We found Oklahoma City beautiful.  Red dirt, lots of buildings of local red stone, flat but not unpleasingly so, highways that work with service roads like Houston.  Lots of subdivisions and fast food, and blocks laid out way too big to work for anything other than cars.  I think the weather would kill us (literally, Ari and Marshall recently installed a “hidey-hole”, a cellar to wait out tornadoes and storms), but we liked what we saw. 

 

The architect of note in Oklahoma is Bruce Goff.  He was working as an untrained but professional architect at age 12.  He designed many Art Deco buildings around Tulsa, was influenced by Frank Lloyd Wright, and enlisted with the SeaBees in World War II.  Post-war he created the School of Architecture at University of Oklahoma, and developed his own unique style.  Aside from a pavilion at L.A. County Museum of Art and a few houses around Chicago and Massachusetts, you have to come to Oklahoma to see his work.  Tragically, he was not shy about being gay, was entrapped with a teenager by a developer he opposed, and dismissed from the University in disgrace.  Then forced to leave Norman entirely.  He lived for many years north of Tulsa, but never again had the practice that his talent deserved. 

 

Goff’s most important building, the Bavinger House, had been nearby, but neglected by its owner was destroyed by a tornado a few years ago.  Still up, though, is the OU-owned Ledbetter House.  Very cool, Prairie-low, with 1950’s Moderne touches, and two funky round awnings that hung like giant parasols to cover the entry drive and patio.  Mature Goff work is noted for his use of unusual and inexpensive materials; here, diamond-shaped panes of glass were originally ashtrays bought from the local five-and-dime.  Like no other home we’ve seen.

* SUPPLIED DATA
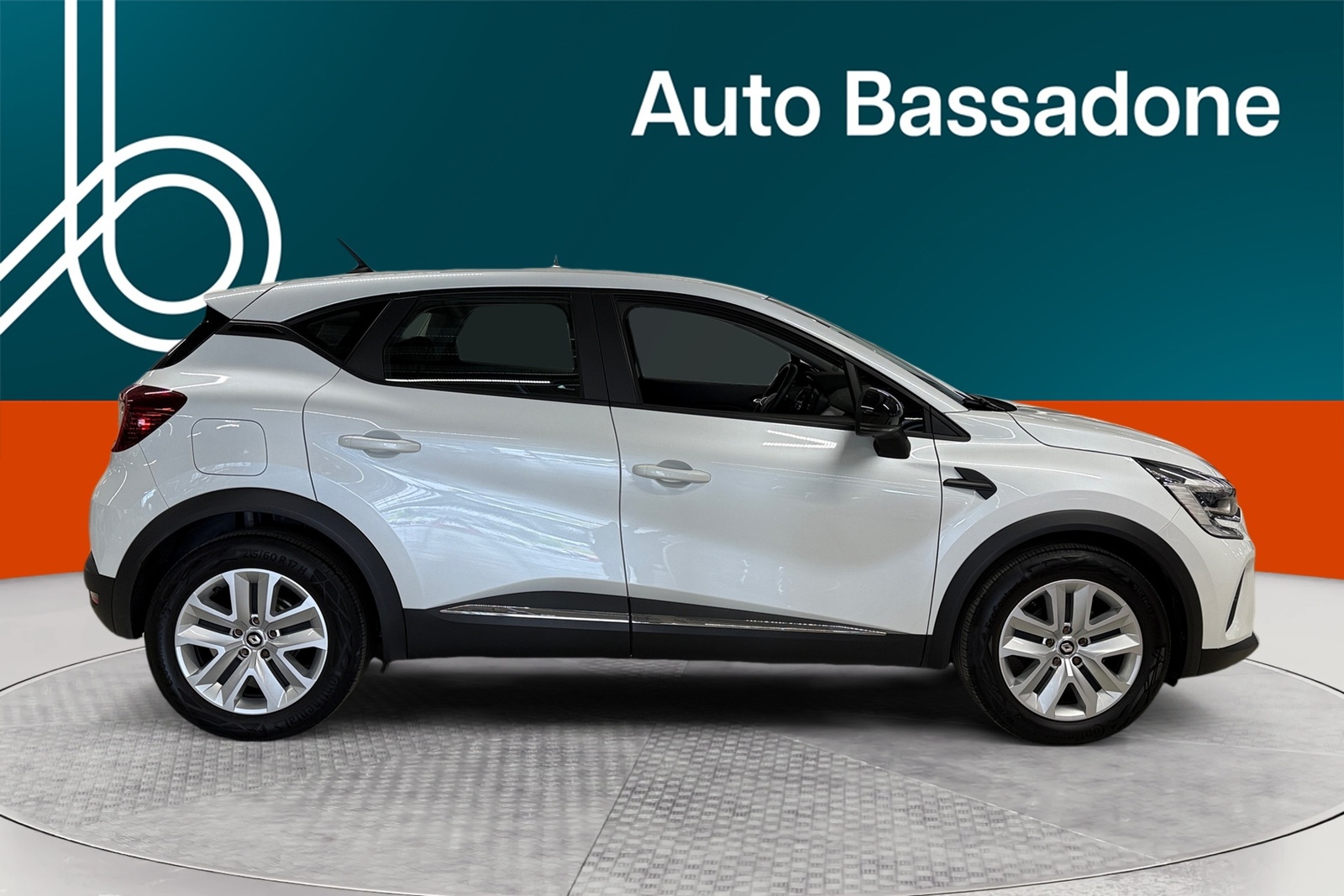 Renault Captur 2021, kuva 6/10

---

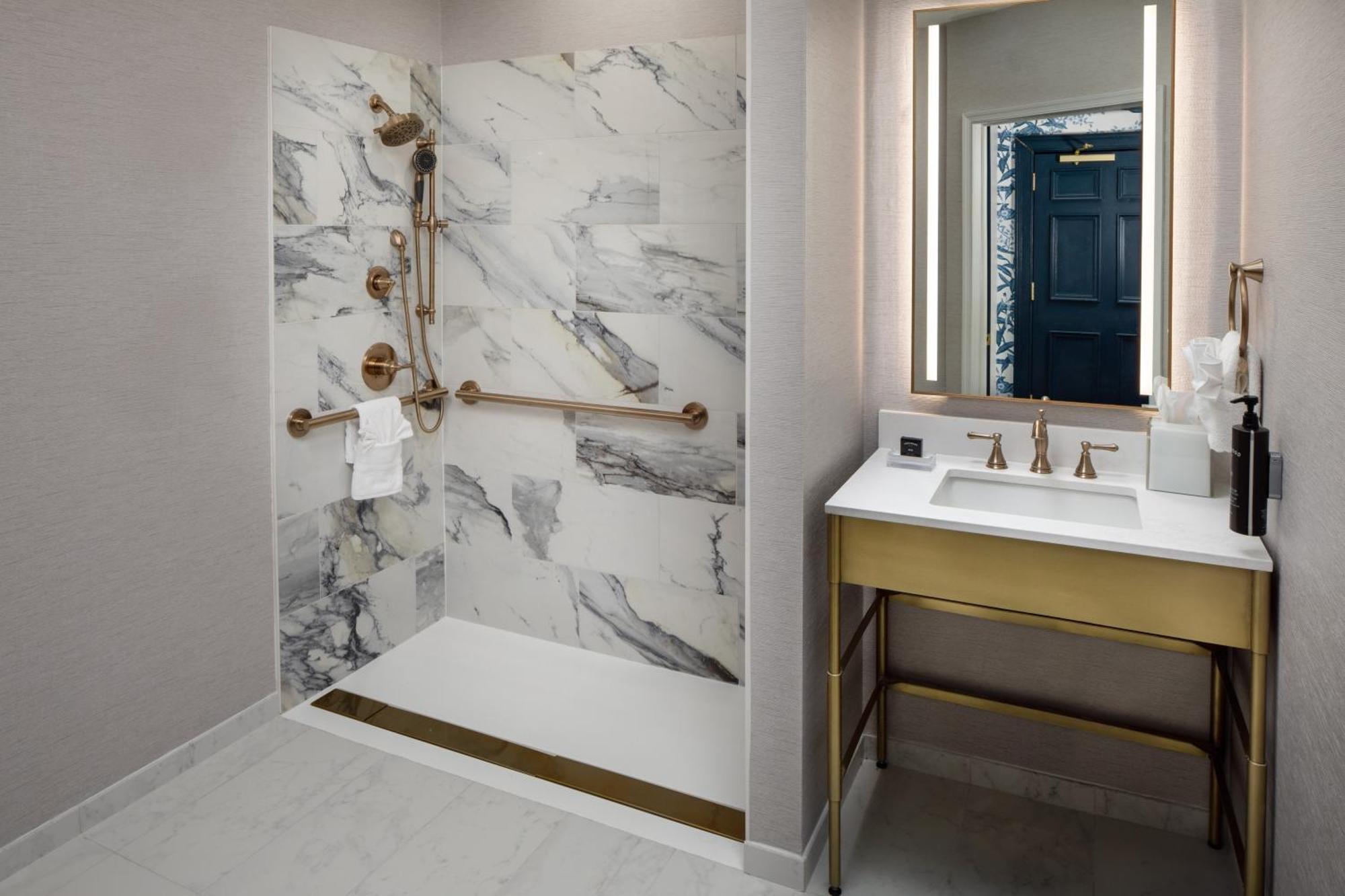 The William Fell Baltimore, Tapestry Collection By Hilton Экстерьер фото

* WHAT TO DO
(a) In the text about Oklahoma and Bruce Goff, what were the diamond-shaped panes of glass in the Ledbetter House originally?
(b) Carry on the text about Oklahoma and Bruce Goff from its final sentence.

* ANSWER SECTION
(a) They were originally ashtrays bought from the local five-and-dime.

(b)
We had been having problems with the tire pressure warning light on the car, so drove up to Will Rogers Airport to exchange it at the Hertz there.  Eh, the replacement had the same problem, suspect it is a model issue.  Drove northwest through the suburban-acting (but still legally part of OKC) Lake Overholser neighborhood, and on to Route 66 Park.  The city created this park to commemorate their place on the Route; nice concrete and tile work map major stops on the highway from Santa Monica to Chicago.  We liked the lakeside terrace and landscaping, but it is totally a park you need to drive to, not a part of a neighborhood.

 

We got lunch on Classen Avenue, OKC’s Asian District.  Actually, a Vietnamese district, but we’re not ones to quibble.  Excellent papaya salad, broken rice, and noodles.  From there it was a short drive to the Paseo Arts District.  The Paseo had been developed by J.C. Nichols (Kansas City, the Plaza: pay attention!  There will be a quiz!) as a more Mexican-themed attempt at same, but in OKC it didn’t really fly.  The buildings are now filled with artists’ studios, funky shopping, bars, and restaurants.  Fun.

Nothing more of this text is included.